§ Exercise instructions
Exactly as written, output each of the lines below, with no images.

§ The data

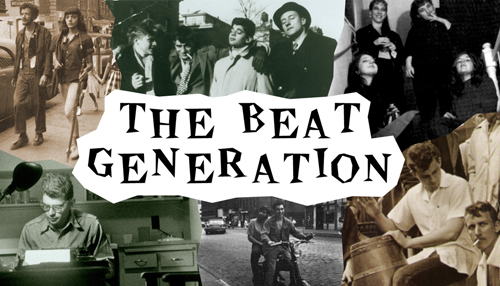 Beat generation affiche
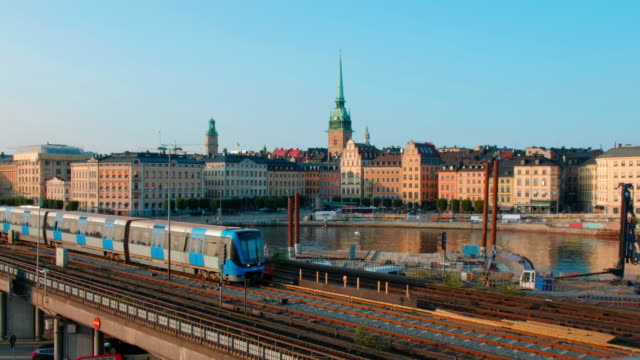 stockholm cityscape - old town stock videos & royalty-free footage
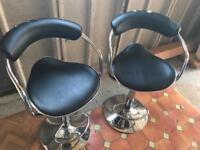Used high stools (2)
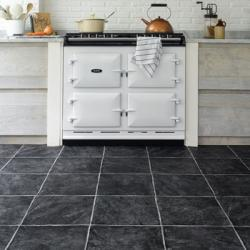 Clearance: Homestyle Basaltina Carbon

§ Exercise solution
 Beat generation affiche
 stockholm cityscape - old town stock videos & royalty-free footage
Used high stools (2)
 Clearance: Homestyle Basaltina Carbon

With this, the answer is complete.